И наклоняясь к уху друга, Михеев выдохнул:– Слышь, ты, да только не Тамарка это была, не, не она… – тараща глаза, закусил верхнюю губу Михей.
– А кто ж? – утробно как – то спросил Кузя, отшатываясь от рассказчика.
– Кто, кто!?. Избавительница моя – смертушка!
– Да тьфу на тебя! Что б ты скиснул окаянный! Дурень ты бессердечный! Что ж ты каркаешь, что ж ты кличешь – то её ненасытную? – взметнулся мотыльком старичок Козлов. – И как у тебя язык – то поворачивается!? А? Дурак ты старый дурак, злыдень ты рассыпчатой!.. Чё ж ты людёв – то пугашь, бесстыдная твоя морденция!.. А ишо кувьяки, вишь, распивашь!.. – распалялся всё больше и больше Кузя.
А Михеев вдруг неожиданно залился смехом, точно колокольчиком, а потом, хлопнув себя по колену, резко оборвав смех, задумчиво произнёс:– Шутка – юмора такая, банная. Ты не серчай, братишка. – махал рукою он. Было темненько уже, но, когда Михеев делал очередную свою затяжку козьей ножки, то от света его самокрутки, Кузьма отчётливо увидел слёзы на глазах друга.– Вот чё!.. Ты чё, Михеюшка? – враз, обмякнув, участливо спрашивает Кузя.

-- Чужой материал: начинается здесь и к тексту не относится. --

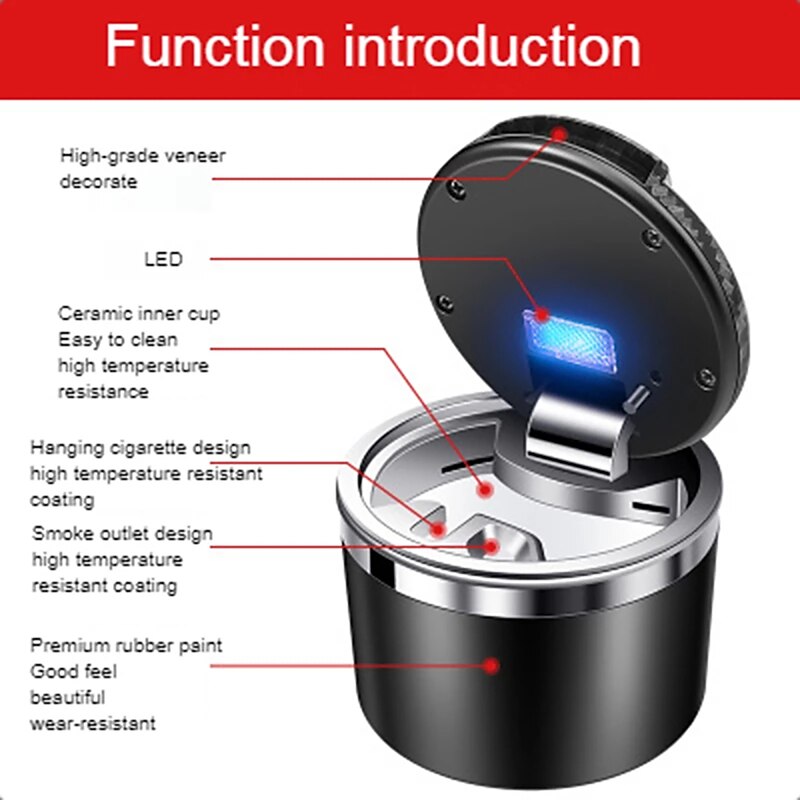 Function introduction

High-grade veneer decorate

LED

Ceramic inner cup
Easy to clean
high temperature resistance

Hanging cigarette design
high temperature resistant coating

Smoke outlet design
high temperature resistant coating

Premium rubber paint
Good feel
beautiful
wear-resistant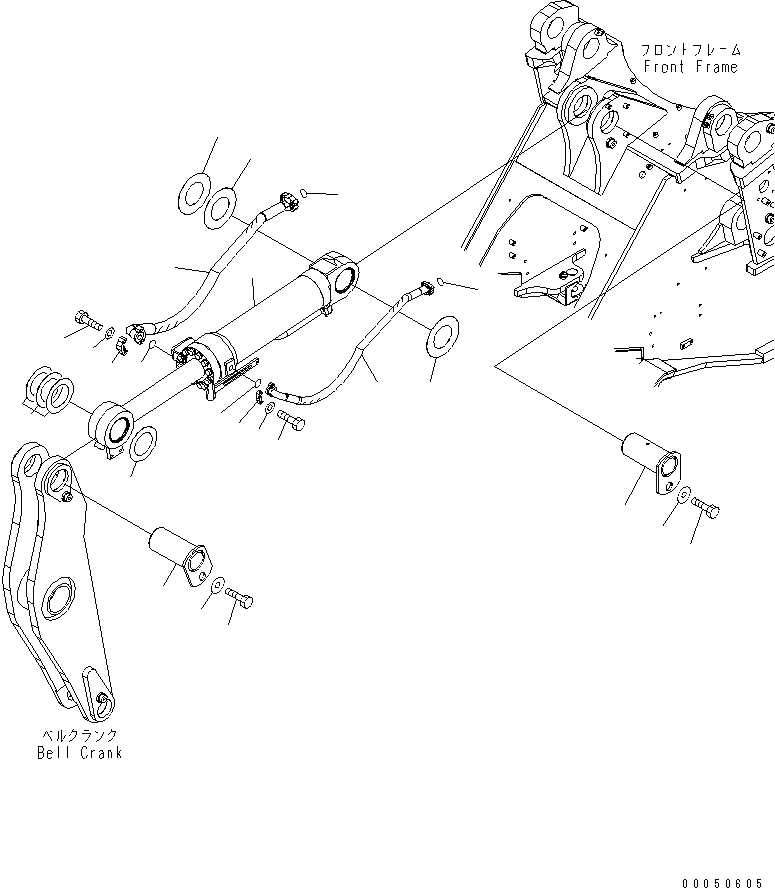 フロントフレーム
Front Frame

ベルクランク
Bell Crank

00050605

– А, чё? А… это – то? А… От смеха это, брат, от смеха. Жизнь она у нас какая? Смешная… ажно до слёз, язви тя!.. А что касаемо подлюги этой, с косой – то, так мы не раз глядели ей в ненасытные, пустые глазницы. Приучены, войной ишо. Не боись, паря, прорвёмся!.. Айда замочим грехи наши тяжкие, банька вона, заждалась…
Парились старики довольно долго. Долго… Как говорят со смаком, с наслаждением даже, с упоением… Кряхтели, пофыркивали, похохатывали, постанывали… Но, вот воцарилось затишье, и отворилась банная дверь и в клубах пара нарисовалась голая, мощная фигура Михеева. Даже не верилось, что этот вот, самый атлет и есть почтенный старик, фронтовик, раненный весь перераненный, места живого нет. А следом нарисовался и Кузя – маленький, щупленький старичок – сморчок, но, с такой внутренней силой оптимизма, что тут, же забываешь об его внешнем виде, остаётся лишь в памяти восхищение светом его души, чистой, доброй, не озлобленной.
Уставшие, нагие, уселись друзья – товарищи подле баньки на скамеечку, подставляя вечернему ветерку распаренные тела свои, пусть, мол, подсушит как следует. Так и сидели они, размякшие, улыбающиеся, долно быть счастливые хоть в этот миг.
В сгустившихся сумерках, из далёкой соседней деревни Савёловки, донеслись до их слуха проникающие в самое сердце звуки колокольного перезвона. К вечерне, наверное.